Rows of spatial question data
-- Start --

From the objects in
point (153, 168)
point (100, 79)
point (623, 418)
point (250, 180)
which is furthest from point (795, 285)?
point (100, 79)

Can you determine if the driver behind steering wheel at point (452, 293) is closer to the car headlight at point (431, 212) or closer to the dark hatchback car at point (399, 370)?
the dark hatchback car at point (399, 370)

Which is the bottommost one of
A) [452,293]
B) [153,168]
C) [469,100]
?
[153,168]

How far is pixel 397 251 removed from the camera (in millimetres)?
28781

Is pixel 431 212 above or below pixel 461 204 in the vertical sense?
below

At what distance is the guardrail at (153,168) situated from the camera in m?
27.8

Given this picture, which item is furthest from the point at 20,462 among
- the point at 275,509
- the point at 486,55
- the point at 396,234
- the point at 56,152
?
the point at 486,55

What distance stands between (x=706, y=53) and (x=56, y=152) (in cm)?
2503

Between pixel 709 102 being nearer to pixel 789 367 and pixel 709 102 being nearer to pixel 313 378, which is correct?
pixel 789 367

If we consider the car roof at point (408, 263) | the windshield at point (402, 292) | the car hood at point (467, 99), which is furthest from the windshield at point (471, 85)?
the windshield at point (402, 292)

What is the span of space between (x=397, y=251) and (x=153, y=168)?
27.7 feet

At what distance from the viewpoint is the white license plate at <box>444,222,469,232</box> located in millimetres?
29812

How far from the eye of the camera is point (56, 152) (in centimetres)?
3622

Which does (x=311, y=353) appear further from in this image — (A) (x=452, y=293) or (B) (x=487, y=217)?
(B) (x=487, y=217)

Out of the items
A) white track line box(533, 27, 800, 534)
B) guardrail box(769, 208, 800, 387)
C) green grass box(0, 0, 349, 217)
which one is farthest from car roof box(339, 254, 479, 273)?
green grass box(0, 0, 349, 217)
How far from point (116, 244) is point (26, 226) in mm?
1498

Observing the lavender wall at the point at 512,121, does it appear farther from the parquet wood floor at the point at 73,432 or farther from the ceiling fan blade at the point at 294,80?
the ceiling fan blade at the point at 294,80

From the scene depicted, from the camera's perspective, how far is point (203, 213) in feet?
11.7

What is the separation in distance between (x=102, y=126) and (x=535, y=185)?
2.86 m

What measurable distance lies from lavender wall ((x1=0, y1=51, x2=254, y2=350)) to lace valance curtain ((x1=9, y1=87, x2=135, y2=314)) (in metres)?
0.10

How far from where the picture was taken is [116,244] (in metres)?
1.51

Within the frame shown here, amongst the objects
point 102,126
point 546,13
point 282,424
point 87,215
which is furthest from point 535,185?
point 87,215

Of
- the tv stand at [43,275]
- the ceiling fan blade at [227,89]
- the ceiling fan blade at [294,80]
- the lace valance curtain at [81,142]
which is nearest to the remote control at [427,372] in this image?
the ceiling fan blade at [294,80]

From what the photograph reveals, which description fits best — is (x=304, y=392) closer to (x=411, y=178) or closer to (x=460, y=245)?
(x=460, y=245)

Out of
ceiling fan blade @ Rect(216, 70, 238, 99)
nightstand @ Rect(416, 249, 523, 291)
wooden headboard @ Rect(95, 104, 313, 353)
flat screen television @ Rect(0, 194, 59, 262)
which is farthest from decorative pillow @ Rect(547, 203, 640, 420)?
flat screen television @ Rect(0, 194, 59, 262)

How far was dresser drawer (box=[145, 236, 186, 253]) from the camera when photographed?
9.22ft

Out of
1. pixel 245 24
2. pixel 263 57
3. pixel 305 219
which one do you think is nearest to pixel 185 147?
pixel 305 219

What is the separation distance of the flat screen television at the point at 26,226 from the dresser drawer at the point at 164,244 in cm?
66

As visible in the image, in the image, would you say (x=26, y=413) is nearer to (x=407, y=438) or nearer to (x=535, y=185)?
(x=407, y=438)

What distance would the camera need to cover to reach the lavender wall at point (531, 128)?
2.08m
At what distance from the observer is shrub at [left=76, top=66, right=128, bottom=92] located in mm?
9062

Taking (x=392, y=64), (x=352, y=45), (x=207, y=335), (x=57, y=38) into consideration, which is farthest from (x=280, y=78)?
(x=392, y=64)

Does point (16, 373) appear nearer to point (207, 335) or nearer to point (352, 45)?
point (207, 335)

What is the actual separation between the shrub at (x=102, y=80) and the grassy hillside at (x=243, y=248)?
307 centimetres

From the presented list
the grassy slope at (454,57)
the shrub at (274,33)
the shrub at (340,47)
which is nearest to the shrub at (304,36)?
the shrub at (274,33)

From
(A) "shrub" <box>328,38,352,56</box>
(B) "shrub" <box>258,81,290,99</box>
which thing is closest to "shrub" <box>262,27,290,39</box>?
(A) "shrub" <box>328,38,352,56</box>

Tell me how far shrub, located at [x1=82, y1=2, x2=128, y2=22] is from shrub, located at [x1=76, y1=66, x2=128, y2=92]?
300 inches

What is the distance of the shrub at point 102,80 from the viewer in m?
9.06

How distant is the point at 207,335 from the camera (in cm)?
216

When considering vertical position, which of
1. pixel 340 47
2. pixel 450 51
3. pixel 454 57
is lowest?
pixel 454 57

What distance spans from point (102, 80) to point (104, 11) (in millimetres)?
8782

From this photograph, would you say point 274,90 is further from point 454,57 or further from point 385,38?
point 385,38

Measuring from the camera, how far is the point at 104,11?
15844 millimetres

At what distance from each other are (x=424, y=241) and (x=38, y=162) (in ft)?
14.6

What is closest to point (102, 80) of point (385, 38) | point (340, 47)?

-- End --

AIM OF THE TASK >> Can you copy out every one of the rows above, word for word, changing nothing?

CORRECT RESPONSE >>
From the objects in
point (153, 168)
point (100, 79)
point (623, 418)
point (250, 180)
which is furthest from point (795, 285)?
point (100, 79)

Can you determine if the driver behind steering wheel at point (452, 293) is closer to the car headlight at point (431, 212) or closer to the dark hatchback car at point (399, 370)?
the dark hatchback car at point (399, 370)

Which is the bottommost one of
A) [452,293]
B) [153,168]
C) [469,100]
?
[153,168]

How far is pixel 397 251 removed from the camera (in millimetres)?
28781

Is pixel 431 212 above or below pixel 461 204 in the vertical sense?
below

At what distance is the guardrail at (153,168) situated from the camera in m?
27.8

Given this picture, which item is furthest from the point at 20,462 among
- the point at 275,509
- the point at 486,55
- the point at 396,234
- the point at 56,152
?
the point at 486,55

What distance stands between (x=706, y=53) and (x=56, y=152) (in cm)?
2503

Between pixel 709 102 being nearer to pixel 789 367 and pixel 709 102 being nearer to pixel 313 378, which is correct?
pixel 789 367

If we consider the car roof at point (408, 263) | the windshield at point (402, 292) | the car hood at point (467, 99), which is furthest from the windshield at point (471, 85)?
the windshield at point (402, 292)

What is the span of space between (x=397, y=251) and (x=153, y=168)?
27.7 feet

At what distance from the viewpoint is the white license plate at <box>444,222,469,232</box> located in millimetres?
29812

How far from the eye of the camera is point (56, 152) (in centimetres)?
3622

Which does (x=311, y=353) appear further from in this image — (A) (x=452, y=293) or (B) (x=487, y=217)?
(B) (x=487, y=217)

Out of the items
A) white track line box(533, 27, 800, 534)
B) guardrail box(769, 208, 800, 387)
C) green grass box(0, 0, 349, 217)
which one is farthest from car roof box(339, 254, 479, 273)?
green grass box(0, 0, 349, 217)
How far from point (116, 244) is point (26, 226) in mm?
1498

Observing the lavender wall at the point at 512,121, does it appear farther from the parquet wood floor at the point at 73,432 or farther from the ceiling fan blade at the point at 294,80?
the ceiling fan blade at the point at 294,80

From the scene depicted, from the camera's perspective, how far is point (203, 213) in feet?
11.7

What is the separation in distance between (x=102, y=126) and (x=535, y=185)?
2.86 m

What measurable distance lies from lavender wall ((x1=0, y1=51, x2=254, y2=350)) to lace valance curtain ((x1=9, y1=87, x2=135, y2=314)) (in metres)?
0.10

How far from where the picture was taken is [116,244] (in metres)?
1.51

Within the frame shown here, amongst the objects
point 102,126
point 546,13
point 282,424
point 87,215
which is furthest from point 535,185?
point 87,215

Of
- the tv stand at [43,275]
- the ceiling fan blade at [227,89]
- the ceiling fan blade at [294,80]
- the lace valance curtain at [81,142]
which is nearest to the remote control at [427,372] in this image?
the ceiling fan blade at [294,80]

From what the photograph reveals, which description fits best — is (x=304, y=392) closer to (x=411, y=178) or closer to (x=460, y=245)?
(x=460, y=245)

Out of
ceiling fan blade @ Rect(216, 70, 238, 99)
nightstand @ Rect(416, 249, 523, 291)
wooden headboard @ Rect(95, 104, 313, 353)
flat screen television @ Rect(0, 194, 59, 262)
which is farthest from decorative pillow @ Rect(547, 203, 640, 420)?
flat screen television @ Rect(0, 194, 59, 262)

How far was dresser drawer (box=[145, 236, 186, 253]) from the camera when photographed?
9.22ft

Out of
1. pixel 245 24
2. pixel 263 57
3. pixel 305 219
which one do you think is nearest to pixel 185 147?
pixel 305 219

What is the separation distance of the flat screen television at the point at 26,226 from the dresser drawer at the point at 164,244 in cm?
66

As visible in the image, in the image, would you say (x=26, y=413) is nearer to (x=407, y=438) or nearer to (x=535, y=185)?
(x=407, y=438)

What distance would the camera need to cover to reach the lavender wall at point (531, 128)?
2.08m
At what distance from the observer is shrub at [left=76, top=66, right=128, bottom=92] located in mm?
9062

Taking (x=392, y=64), (x=352, y=45), (x=207, y=335), (x=57, y=38) into consideration, which is farthest from (x=280, y=78)?
(x=392, y=64)

Does point (16, 373) appear nearer to point (207, 335) or nearer to point (352, 45)?
point (207, 335)

What is the actual separation between the shrub at (x=102, y=80) and the grassy hillside at (x=243, y=248)?
307 centimetres

From the presented list
the grassy slope at (454,57)
the shrub at (274,33)
the shrub at (340,47)
which is nearest to the shrub at (304,36)?
the shrub at (274,33)

From
(A) "shrub" <box>328,38,352,56</box>
(B) "shrub" <box>258,81,290,99</box>
which thing is closest to "shrub" <box>262,27,290,39</box>?
(A) "shrub" <box>328,38,352,56</box>

Tell me how far shrub, located at [x1=82, y1=2, x2=128, y2=22] is from shrub, located at [x1=76, y1=66, x2=128, y2=92]?
300 inches

What is the distance of the shrub at point 102,80 from the viewer in m?
9.06

How distant is the point at 207,335 from the camera (in cm)?
216

When considering vertical position, which of
1. pixel 340 47
2. pixel 450 51
3. pixel 454 57
is lowest?
pixel 454 57

What distance spans from point (102, 80) to point (104, 11) (in millimetres)?
8782

From this photograph, would you say point 274,90 is further from point 454,57 or further from point 385,38?
point 385,38

Measuring from the camera, how far is the point at 104,11?
15844 millimetres

At what distance from each other are (x=424, y=241) and (x=38, y=162) (in ft)?
14.6

What is closest to point (102, 80) of point (385, 38) | point (340, 47)?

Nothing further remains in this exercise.